Salon’s two chief literary critics, Laura Miller and Louis Bayard, have posted a lengthy discussion about the state of literary criticism in North America, which begins with the following question: in the age of blogging, has the role of the professional critic become obsolete?

Before either of them even get to the discussion of blogging, however, they get waylaid talking about the destructive influence on criticism of “cultural studies” courses.

Miller: In cultural studies, whether or not a work by a member of a previously silenced group is “good” or not is the wrong question: “Good” is understood to be a suspect term based on the self-interested values of those in power.

So the only critics left to evaluate most contemporary fiction are journalists, ranging in seriousness from someone like [James] Wood to your average newspaper freelancer who mostly delivers plot summary. There are no critical movements evident today.

Then they finally get to blogging:

Bayard: Why pay a professional critic to evaluate something when you have a gazillion volunteer evaluators ready to fire off at any given moment? [...] The problem with arguing for [professional] cultural gatekeepers is that, if you’re a professional critic, you inevitably look self-serving — “Hey, that’s my job!” — and yes, elitist — “Don’t try this at home, guys.” I myself don’t have any particular training or qualifications to be a reviewer, other than my own experience as a reader and writer, so I feel silly arguing that someone else isn’t qualified to deliver an opinion. And believe it or not, I’ve learned things from Amazon reviews, from letters pages, from literary blogs, from all sorts of non-traditional outlets. The quality of writing is certainly variable, but then so is the quality of traditional journalism.

Miller: I don’t think there’s a real causal connection between the blogosphere and the withering away of newspaper criticism, actually. It has more to do with the economics of newspaper publishing and management and editors feeling that criticism is disposable because it’s not reporting, which they see as a newspaper’s core product.

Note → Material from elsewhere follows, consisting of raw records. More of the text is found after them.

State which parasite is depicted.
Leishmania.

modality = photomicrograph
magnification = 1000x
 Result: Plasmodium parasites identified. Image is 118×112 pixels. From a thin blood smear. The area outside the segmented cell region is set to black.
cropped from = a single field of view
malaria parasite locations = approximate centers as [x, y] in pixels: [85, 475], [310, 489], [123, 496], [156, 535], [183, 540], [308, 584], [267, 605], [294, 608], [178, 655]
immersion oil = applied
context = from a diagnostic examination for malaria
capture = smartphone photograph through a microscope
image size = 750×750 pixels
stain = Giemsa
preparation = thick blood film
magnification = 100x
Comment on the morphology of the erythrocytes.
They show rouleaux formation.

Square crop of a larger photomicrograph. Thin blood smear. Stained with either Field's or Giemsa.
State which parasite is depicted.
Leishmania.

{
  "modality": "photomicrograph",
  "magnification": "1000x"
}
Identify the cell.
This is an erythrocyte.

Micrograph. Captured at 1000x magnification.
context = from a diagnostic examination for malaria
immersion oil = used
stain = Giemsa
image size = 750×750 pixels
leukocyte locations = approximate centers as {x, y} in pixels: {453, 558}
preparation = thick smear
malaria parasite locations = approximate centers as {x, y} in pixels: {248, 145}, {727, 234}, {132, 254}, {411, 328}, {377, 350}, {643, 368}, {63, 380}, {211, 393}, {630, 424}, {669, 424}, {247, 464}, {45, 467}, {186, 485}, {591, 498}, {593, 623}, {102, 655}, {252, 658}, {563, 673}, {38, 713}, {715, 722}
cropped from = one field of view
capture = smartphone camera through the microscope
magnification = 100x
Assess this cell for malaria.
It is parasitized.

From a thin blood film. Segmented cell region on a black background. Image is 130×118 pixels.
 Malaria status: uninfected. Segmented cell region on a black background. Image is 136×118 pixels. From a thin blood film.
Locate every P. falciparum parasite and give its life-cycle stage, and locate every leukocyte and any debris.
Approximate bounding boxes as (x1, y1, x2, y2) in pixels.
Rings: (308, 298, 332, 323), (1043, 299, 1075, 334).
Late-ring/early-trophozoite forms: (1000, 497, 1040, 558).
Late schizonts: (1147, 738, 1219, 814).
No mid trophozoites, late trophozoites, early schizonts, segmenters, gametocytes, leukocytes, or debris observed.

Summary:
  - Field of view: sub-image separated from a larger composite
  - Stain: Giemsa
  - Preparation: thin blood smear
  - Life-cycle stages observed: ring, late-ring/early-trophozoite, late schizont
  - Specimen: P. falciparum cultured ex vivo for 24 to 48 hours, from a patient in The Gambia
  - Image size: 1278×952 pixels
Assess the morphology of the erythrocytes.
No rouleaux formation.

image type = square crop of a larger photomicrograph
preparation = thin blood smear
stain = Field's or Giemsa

I think of blogs not as alternatives to reviews or essays, but as a forum for short items, news and remarks, as well as links and responses to longer pieces posted on the sites that commission them. I could be wrong, though, as I’m not really a reader of blogs. I have a hard enough time keeping up with the book review sections of the New York and Los Angeles Times, The New Yorker, The New York Review of Books, Bookforum, The Atlantic, Harper’s, TLS, The New Republic, etc., as well as the British newspapers like The Guardian and Independent, which I read online. Yet even in those publications I often find that the pieces I’m excited to be reading are the exception rather than the rule. I’m all for cultural gatekeepers because there’s way more out there than I have time to read and it’s not always easy to find the best of it.

As for qualifications, what qualifies Doris Lessing to be a celebrated novelist? Only the novels she’s written. If you and I agree that it’s good writing that makes a good critic, rather than simply the delivery of information and an opinion, then really good critics are as common as really good novelists — that is, not very. Talent is neither equitably nor widely distributed.

  • Glen

    It’s fascinating to me that the examination of one’s privilege and biases can be scapegoated for the death of criticism instead of heralded for expanding it. Miller’s view of cultural studies is pretty facile.